Kemenangan yang Sia-sia
Masalah polusi memang bukan masalah baru. Masyarakat DKI Jakarta bahkan sudah menggugat pemerintah untuk segera menangani masalah polusi udara. September 2021 lalu, 32 warga Jakarta bersama Koalisi IBUKOTA yang menggugat pemerintah atas masalah polusi udara dinyatakan menang oleh Pengadilan Negeri Jakarta Pusat. Sayangnya kemenangan ini tak lantas menjamin warga mendapatkan hak udara bersih.
“Ini hal yang sangat memprihatinkan warga DKI Jakarta punya pemerintah yang denial,” ujar Jeanny Sirait Pengacara Publik LBH Jakarta.
Jeanny menulai, kemenangan tersebut tidak disertai kehendak pemerintah untuk bersedia taat pada perintah pengadilan.

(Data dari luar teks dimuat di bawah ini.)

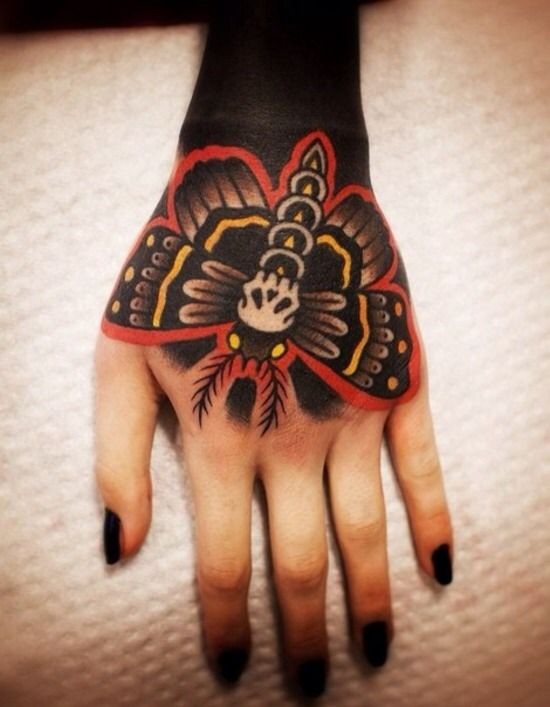 Old school style colored hand tattoo of cool butterfly
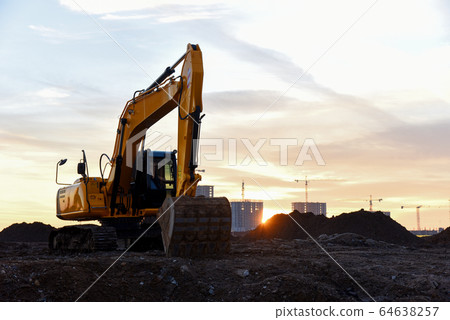 Large tracked excavator at a construction site  64638257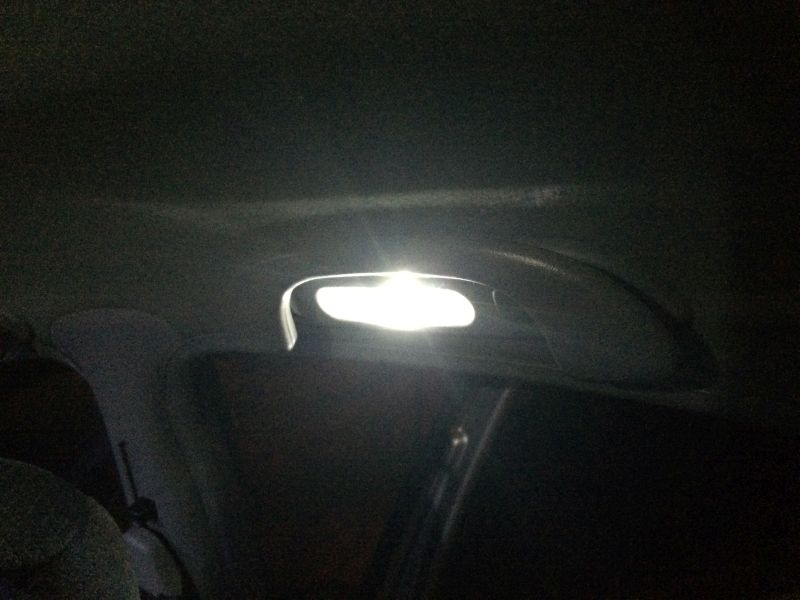 Interior overhead light illuminated in a car.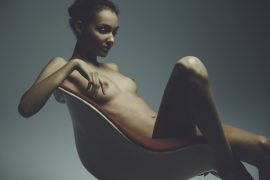 Thumbnail Girl sitting naked on chair by Stefan Rappo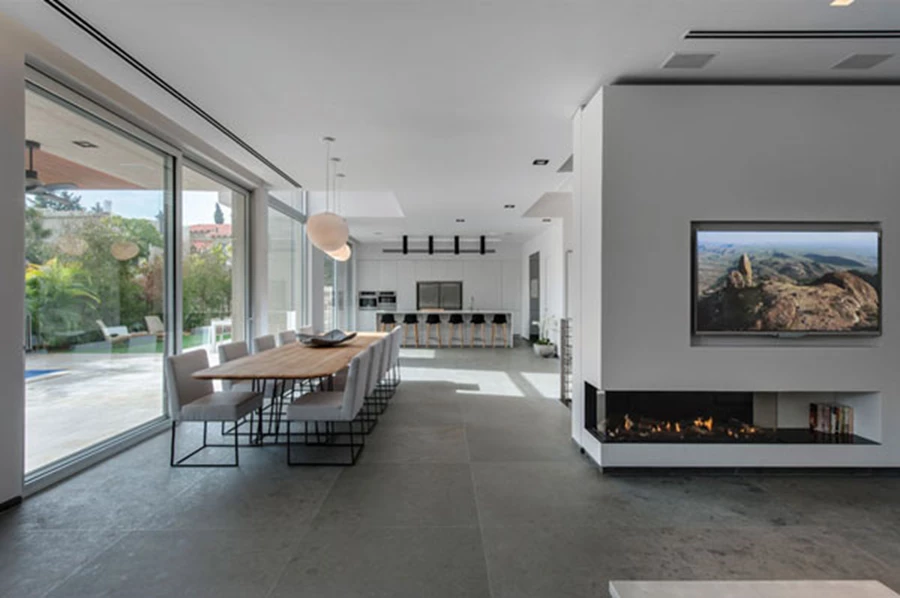 קמין שמשתלב בקיר המפריד בין אזור הסלון וגרם המדרגות נוכח ונחשף מכל פינה במרחב החלל. קמין: 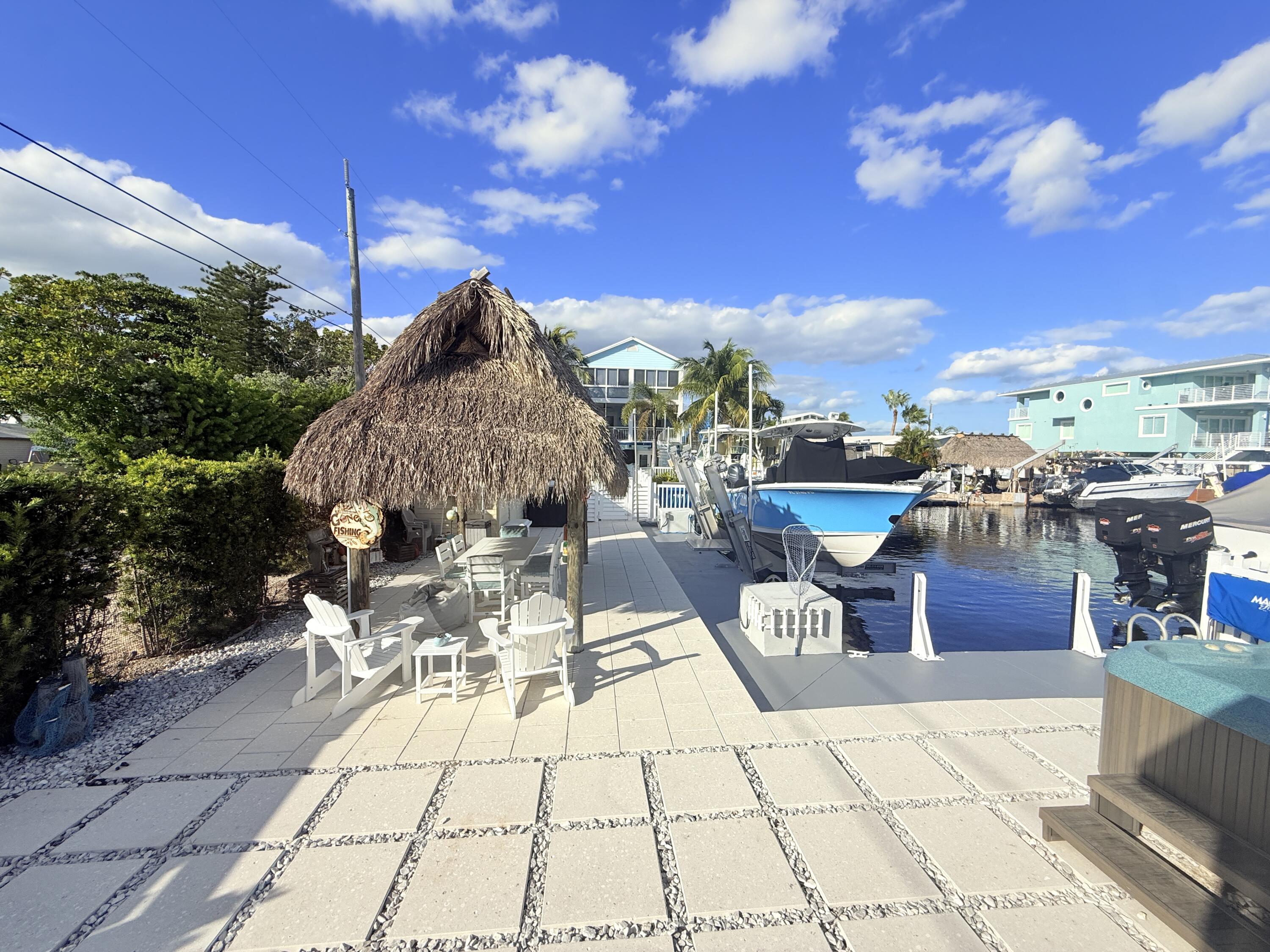 723 Boyd Drive Key Largo, FL 33037 - Photo 38 of 56 a view of a terrace with sitting area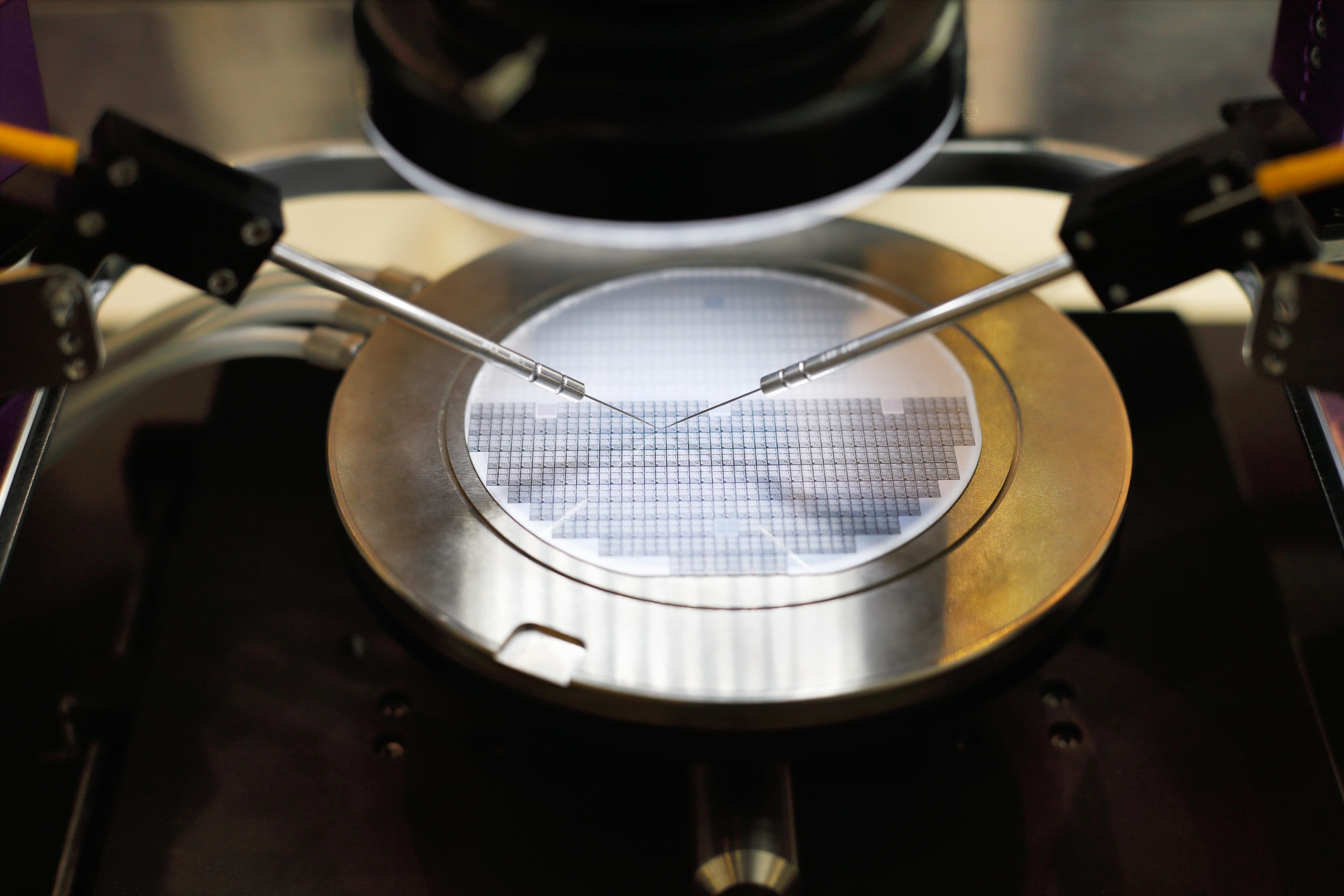Semiconductor silicon wafer undergoing probe testing. Selective focus.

“Hal ini sangat memprihatinkan. Kemenangan warga belum mutlak tercapai karena proses banding dari pemerintah (pusat dan daerah) seolah tidak bersedia taat pada perintah pengadilan. Proses banding ini seolah-olah menjadi celah bagi pemerintah untuk menunda upaya pengendalian polusi udara di DKI Jakarta alias buying time, padahal setiap harinya warga ibu kota bertaruh nyawa untuk bisa menghirup udara bersih.”
Oleh karena itu, Jeanny dan Koalisi IBUKOTA berharap gerakan bersama dari masyarakat Jakarta dan sekitarnya harus lebih banyak terjadi untuk mendesak pemerintah pusat dan daerah melakukan pengendalian polusi udara di ibu kota dan wilayah sekitarnya.